Wouldn’t you rather see them charge a standard price across the whole of the EU?

Even though the EU may have adopted a single currency (more or less) and a unified economics policy, companies are still allowed to get away with licensing content as if each of the EU member nations was a separate market rather than part of a cohesive whole. This results in particularly ridiculous type of geo-blocking.

No one is happy with that, not consumers nor the EU Commissioner for Competition, Margrethe Vestager. "I, for one, cannot understand why I can watch my favourite Danish channels on my tablet in Copenhagen, a service I paid for, but I can’t when I am in Brussels," Vestager said.

She added: "And it’s not only me who struggles with digital borders. About one European in five is interested in accessing content from other EU countries. Geo-blocking prevents consumers from accessing certain websites on the basis of their residence, or credit-card details. It is very difficult to explain this to the people and, at the same time, make the point that we are all residents of the EU and consumers in the same internal market."

To this end, the European Commission is calling for a Digital Single Market Strategy". According to the press release posted yesterday, this initiative is in its very early stages, but if the EU follows through it could lead to changes in copyright law "to ensure the right balance between the interests of creators and those of users or consumers", simplifying VAT rules, and of course tackling geo-blocking and territorial rights.

The discussion is in its earliest phases, so it’s too early to say how it will turn out. But given the state of the EU’s rights market I don’t see how things could get worse.

Given exercise 1 -
Answer from the geo-blocking text:
(a) Who holds the post of EU Commissioner for Competition?
(b) About what share of Europeans is interested in accessing content from other EU countries?
(c) What strategy is the European Commission calling for?
Given exercise 2 - Repeat the geo-blocking text word for word from "Wouldn’t you rather" to "ridiculous type of geo-blocking.".
Given exercise 3 - Translate this sentence from the geo-blocking text into Spanish: "Geo-blocking prevents consumers from accessing certain websites on the basis of their residence, or credit-card details."

Given entries -
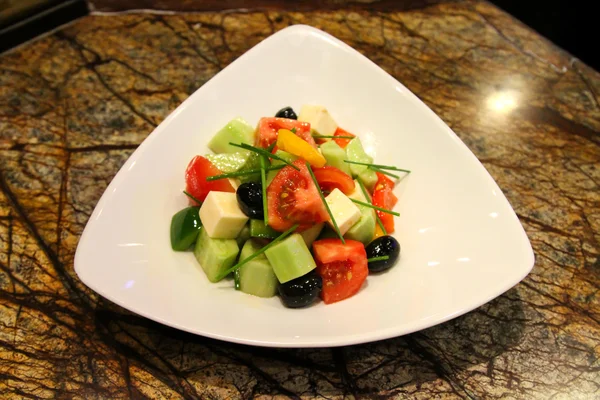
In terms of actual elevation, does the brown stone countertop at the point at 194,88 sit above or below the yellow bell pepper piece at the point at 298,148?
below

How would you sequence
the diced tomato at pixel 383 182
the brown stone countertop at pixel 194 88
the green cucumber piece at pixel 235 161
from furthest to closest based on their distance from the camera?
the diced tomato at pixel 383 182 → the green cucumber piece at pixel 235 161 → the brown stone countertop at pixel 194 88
--
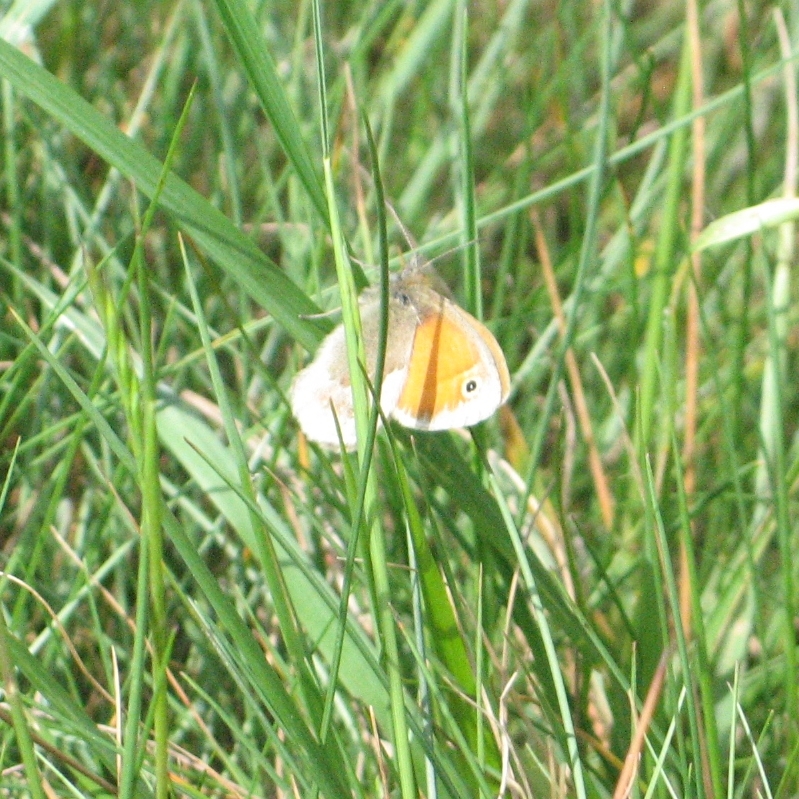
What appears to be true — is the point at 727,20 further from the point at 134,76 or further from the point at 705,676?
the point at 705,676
...
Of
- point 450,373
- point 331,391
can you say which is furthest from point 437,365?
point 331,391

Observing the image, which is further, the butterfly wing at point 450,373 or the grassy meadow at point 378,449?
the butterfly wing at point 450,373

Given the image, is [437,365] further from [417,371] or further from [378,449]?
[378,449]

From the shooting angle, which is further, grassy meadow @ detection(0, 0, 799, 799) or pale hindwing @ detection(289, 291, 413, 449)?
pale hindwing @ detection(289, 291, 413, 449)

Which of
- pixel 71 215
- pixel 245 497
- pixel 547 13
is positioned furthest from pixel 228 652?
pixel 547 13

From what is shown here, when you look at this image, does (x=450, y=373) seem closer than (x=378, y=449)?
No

Expected answer 1 -
(a) Margrethe Vestager
(b) About one European in five
(c) A Digital Single Market Strategy

Expected answer 2 -
Wouldn’t you rather see them charge a standard price across the whole of the EU?

Even though the EU may have adopted a single currency (more or less) and a unified economics policy, companies are still allowed to get away with licensing content as if each of the EU member nations was a separate market rather than part of a cohesive whole. This results in particularly ridiculous type of geo-blocking.

Expected answer 3 - El geobloqueo impide a los consumidores acceder a determinados sitios web en función de su residencia o de los datos de su tarjeta de crédito.